# Problem
Reproduce the lines below verbatim, starting at the line that contains "Which one, drawn from" and continuing through the end of the records. Leave out the pictures.

# Given records
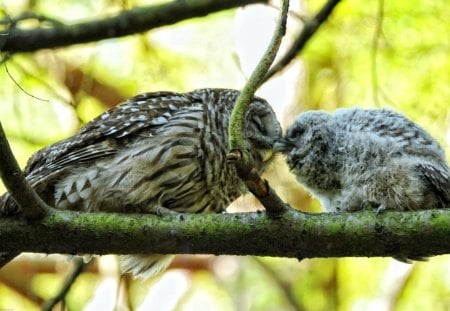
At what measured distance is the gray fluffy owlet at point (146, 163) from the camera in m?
3.99

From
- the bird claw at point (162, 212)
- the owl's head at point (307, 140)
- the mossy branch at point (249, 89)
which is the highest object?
→ the mossy branch at point (249, 89)

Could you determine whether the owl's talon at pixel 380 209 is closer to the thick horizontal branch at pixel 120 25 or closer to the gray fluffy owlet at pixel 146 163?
the gray fluffy owlet at pixel 146 163

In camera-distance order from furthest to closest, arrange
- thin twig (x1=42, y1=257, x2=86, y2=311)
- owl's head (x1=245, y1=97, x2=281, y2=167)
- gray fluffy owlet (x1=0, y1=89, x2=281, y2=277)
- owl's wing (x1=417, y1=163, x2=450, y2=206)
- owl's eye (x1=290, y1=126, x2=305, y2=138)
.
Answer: owl's head (x1=245, y1=97, x2=281, y2=167) < thin twig (x1=42, y1=257, x2=86, y2=311) < owl's eye (x1=290, y1=126, x2=305, y2=138) < gray fluffy owlet (x1=0, y1=89, x2=281, y2=277) < owl's wing (x1=417, y1=163, x2=450, y2=206)

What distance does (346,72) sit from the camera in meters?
7.13

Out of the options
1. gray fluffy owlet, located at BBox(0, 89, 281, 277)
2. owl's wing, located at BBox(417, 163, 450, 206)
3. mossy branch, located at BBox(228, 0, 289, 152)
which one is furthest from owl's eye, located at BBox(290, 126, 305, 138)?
mossy branch, located at BBox(228, 0, 289, 152)

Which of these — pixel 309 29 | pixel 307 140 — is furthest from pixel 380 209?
pixel 309 29

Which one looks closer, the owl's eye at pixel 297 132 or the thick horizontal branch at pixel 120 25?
the owl's eye at pixel 297 132

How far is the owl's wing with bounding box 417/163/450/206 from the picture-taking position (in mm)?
3475

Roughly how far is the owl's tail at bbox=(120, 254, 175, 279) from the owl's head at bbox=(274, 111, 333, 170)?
0.79 metres

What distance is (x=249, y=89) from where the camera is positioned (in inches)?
123

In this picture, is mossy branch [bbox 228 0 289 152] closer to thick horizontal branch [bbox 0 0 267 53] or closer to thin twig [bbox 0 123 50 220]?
thin twig [bbox 0 123 50 220]

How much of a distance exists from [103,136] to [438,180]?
62.0 inches

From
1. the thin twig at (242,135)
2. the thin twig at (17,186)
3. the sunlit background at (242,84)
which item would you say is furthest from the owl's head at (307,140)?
the thin twig at (17,186)

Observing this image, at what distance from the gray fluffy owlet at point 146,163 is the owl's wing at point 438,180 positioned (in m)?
0.78
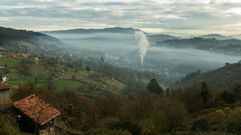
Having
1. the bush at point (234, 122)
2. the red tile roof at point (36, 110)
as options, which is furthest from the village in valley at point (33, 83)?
the bush at point (234, 122)

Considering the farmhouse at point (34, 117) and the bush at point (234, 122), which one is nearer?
the farmhouse at point (34, 117)

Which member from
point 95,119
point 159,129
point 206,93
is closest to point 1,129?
point 159,129

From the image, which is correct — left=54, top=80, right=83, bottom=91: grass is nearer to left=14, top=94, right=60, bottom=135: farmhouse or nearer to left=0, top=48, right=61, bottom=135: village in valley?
left=0, top=48, right=61, bottom=135: village in valley

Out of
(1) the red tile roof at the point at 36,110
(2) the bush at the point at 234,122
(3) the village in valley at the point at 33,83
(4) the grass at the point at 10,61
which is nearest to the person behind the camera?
(1) the red tile roof at the point at 36,110

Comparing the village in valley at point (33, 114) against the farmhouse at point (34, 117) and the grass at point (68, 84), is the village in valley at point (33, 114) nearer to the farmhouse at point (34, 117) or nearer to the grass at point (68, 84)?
the farmhouse at point (34, 117)

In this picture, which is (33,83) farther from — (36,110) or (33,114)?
(33,114)

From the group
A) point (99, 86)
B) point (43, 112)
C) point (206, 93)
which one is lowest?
point (99, 86)

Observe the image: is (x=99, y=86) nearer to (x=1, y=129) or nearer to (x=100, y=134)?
(x=100, y=134)
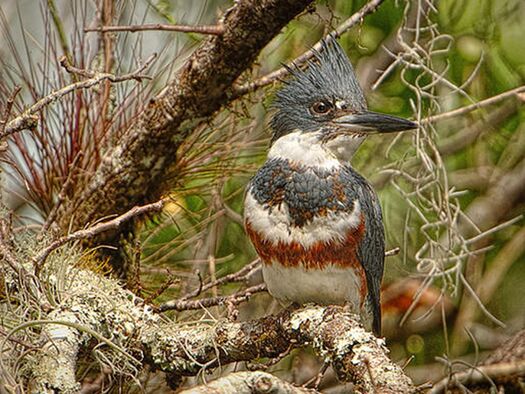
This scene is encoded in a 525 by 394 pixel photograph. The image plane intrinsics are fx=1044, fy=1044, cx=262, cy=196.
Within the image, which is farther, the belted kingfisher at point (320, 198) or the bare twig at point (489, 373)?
the belted kingfisher at point (320, 198)

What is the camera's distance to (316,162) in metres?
3.04

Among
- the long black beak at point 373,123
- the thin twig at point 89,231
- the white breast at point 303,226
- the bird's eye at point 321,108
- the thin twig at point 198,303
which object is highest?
the thin twig at point 89,231

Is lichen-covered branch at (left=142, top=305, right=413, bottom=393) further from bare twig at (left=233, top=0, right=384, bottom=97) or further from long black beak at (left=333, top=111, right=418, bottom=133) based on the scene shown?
bare twig at (left=233, top=0, right=384, bottom=97)

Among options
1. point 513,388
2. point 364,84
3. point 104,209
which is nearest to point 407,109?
point 364,84

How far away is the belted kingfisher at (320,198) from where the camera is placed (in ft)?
9.53

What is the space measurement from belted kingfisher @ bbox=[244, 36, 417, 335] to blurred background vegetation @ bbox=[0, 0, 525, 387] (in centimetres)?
17

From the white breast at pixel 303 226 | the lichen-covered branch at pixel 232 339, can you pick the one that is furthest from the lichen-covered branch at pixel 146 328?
the white breast at pixel 303 226

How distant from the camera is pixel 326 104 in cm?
315

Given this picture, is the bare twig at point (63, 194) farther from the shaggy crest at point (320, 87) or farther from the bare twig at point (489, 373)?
the bare twig at point (489, 373)

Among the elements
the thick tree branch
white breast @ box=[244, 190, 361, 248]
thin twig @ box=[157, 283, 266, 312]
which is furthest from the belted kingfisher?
the thick tree branch

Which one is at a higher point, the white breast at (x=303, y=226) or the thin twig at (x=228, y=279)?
the white breast at (x=303, y=226)

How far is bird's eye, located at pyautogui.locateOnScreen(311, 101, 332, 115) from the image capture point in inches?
124

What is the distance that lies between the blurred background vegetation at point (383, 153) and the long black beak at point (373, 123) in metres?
0.18

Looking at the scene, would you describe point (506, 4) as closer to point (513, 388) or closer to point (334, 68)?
point (334, 68)
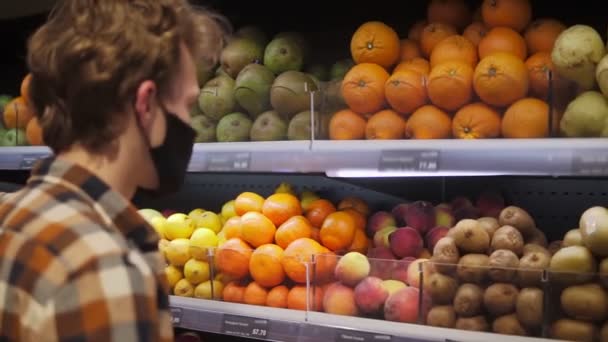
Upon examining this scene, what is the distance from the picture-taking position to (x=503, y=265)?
1.57 m

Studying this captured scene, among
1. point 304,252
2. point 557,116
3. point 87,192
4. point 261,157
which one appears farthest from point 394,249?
point 87,192

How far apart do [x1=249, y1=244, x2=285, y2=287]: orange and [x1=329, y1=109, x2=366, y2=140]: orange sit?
34 centimetres

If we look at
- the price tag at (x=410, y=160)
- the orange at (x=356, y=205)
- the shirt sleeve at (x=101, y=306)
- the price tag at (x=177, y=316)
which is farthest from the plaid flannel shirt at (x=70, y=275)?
the orange at (x=356, y=205)

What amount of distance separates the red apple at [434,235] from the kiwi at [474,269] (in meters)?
0.19

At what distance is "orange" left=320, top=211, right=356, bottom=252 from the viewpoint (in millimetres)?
1934

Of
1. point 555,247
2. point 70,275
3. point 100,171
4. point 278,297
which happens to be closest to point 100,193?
point 100,171

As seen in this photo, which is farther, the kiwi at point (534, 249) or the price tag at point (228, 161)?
the price tag at point (228, 161)

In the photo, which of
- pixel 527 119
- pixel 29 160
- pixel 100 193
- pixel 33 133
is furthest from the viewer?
pixel 33 133

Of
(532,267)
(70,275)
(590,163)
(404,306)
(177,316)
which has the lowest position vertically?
(177,316)

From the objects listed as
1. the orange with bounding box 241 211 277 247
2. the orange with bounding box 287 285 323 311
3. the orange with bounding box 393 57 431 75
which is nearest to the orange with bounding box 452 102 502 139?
the orange with bounding box 393 57 431 75

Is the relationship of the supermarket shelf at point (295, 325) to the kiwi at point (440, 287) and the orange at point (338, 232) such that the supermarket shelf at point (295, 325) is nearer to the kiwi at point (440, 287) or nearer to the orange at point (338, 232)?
the kiwi at point (440, 287)

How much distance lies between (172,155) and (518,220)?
858mm

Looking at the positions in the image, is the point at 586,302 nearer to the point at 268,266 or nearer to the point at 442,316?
the point at 442,316

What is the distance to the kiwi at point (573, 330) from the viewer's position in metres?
1.45
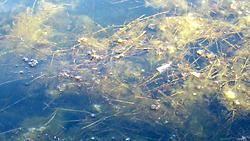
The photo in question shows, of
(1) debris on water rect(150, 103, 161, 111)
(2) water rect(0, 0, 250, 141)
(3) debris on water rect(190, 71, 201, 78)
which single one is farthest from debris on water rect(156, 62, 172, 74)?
(1) debris on water rect(150, 103, 161, 111)

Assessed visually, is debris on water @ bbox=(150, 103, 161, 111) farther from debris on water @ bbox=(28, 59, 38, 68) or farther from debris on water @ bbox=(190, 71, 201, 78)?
debris on water @ bbox=(28, 59, 38, 68)

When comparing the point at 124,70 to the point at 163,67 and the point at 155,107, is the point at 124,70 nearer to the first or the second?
the point at 163,67

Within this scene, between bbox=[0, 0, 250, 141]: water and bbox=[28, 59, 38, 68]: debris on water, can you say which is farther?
bbox=[28, 59, 38, 68]: debris on water

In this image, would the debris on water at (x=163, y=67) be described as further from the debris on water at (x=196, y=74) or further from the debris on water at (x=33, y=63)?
the debris on water at (x=33, y=63)

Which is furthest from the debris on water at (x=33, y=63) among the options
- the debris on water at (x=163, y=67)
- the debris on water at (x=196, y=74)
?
the debris on water at (x=196, y=74)

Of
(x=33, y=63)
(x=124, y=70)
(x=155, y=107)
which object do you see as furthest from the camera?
(x=33, y=63)

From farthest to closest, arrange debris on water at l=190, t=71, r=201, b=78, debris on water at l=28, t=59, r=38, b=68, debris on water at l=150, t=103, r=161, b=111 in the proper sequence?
debris on water at l=28, t=59, r=38, b=68 → debris on water at l=190, t=71, r=201, b=78 → debris on water at l=150, t=103, r=161, b=111

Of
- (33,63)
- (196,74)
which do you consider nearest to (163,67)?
(196,74)

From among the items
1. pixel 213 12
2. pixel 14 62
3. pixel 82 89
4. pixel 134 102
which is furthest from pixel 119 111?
pixel 213 12
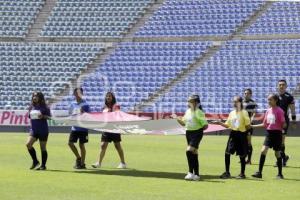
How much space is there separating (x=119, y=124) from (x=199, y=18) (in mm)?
29878

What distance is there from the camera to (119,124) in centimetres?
1681

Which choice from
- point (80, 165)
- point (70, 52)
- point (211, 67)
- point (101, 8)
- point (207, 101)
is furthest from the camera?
point (101, 8)

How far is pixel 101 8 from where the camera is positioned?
1919 inches

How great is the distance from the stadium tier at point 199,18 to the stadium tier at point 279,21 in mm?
1015

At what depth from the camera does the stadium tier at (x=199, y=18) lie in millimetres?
45000

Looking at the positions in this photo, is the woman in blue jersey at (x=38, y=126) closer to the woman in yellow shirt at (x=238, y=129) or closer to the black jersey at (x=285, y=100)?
the woman in yellow shirt at (x=238, y=129)

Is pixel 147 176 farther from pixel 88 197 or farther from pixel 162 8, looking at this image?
pixel 162 8

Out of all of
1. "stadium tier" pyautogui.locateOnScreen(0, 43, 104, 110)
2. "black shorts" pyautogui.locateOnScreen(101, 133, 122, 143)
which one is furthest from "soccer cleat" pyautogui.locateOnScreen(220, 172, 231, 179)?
"stadium tier" pyautogui.locateOnScreen(0, 43, 104, 110)

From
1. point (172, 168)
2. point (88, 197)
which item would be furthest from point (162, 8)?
point (88, 197)

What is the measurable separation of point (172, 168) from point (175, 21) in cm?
2998

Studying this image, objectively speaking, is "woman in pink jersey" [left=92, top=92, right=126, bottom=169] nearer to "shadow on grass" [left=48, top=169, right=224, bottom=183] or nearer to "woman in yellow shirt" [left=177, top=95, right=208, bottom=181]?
"shadow on grass" [left=48, top=169, right=224, bottom=183]

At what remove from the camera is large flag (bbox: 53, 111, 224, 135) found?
1658cm

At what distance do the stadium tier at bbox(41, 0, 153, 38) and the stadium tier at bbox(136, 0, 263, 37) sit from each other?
1.37 metres

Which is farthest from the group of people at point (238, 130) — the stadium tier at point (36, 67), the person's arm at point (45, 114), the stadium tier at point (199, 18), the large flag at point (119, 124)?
the stadium tier at point (199, 18)
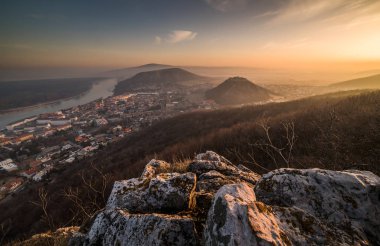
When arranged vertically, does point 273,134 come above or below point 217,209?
below

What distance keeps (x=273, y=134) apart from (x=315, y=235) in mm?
17615

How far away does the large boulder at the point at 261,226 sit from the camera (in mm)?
2227

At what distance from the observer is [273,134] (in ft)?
61.9

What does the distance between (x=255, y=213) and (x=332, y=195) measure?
168 centimetres

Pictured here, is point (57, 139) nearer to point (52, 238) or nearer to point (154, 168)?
point (52, 238)

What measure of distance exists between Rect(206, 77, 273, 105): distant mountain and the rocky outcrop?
3256 inches

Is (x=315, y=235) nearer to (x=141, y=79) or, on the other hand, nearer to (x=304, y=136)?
(x=304, y=136)

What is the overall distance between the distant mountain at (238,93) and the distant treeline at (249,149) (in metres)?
46.0

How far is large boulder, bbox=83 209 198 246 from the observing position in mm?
2775

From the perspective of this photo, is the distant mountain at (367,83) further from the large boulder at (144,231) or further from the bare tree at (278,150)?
the large boulder at (144,231)

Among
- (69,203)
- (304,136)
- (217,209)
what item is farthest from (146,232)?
(69,203)

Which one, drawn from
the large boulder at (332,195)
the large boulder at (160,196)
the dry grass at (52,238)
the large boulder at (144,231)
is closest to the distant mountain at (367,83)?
the large boulder at (332,195)

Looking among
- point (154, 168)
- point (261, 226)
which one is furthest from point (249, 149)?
point (261, 226)

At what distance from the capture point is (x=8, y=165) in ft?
135
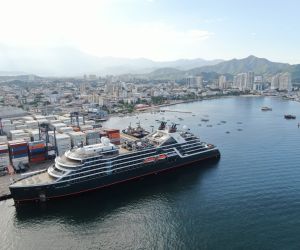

# The solution
Which one, drawn from
the large boulder at (332,195)
the large boulder at (160,196)
the dry grass at (52,238)
the large boulder at (144,231)
is closest to the distant mountain at (367,83)?
the large boulder at (332,195)

Looking among
- point (154, 168)
- point (261, 226)
which one is furthest from point (249, 149)?
point (261, 226)

At what distance from the capture point is (x=8, y=165) in ft?
135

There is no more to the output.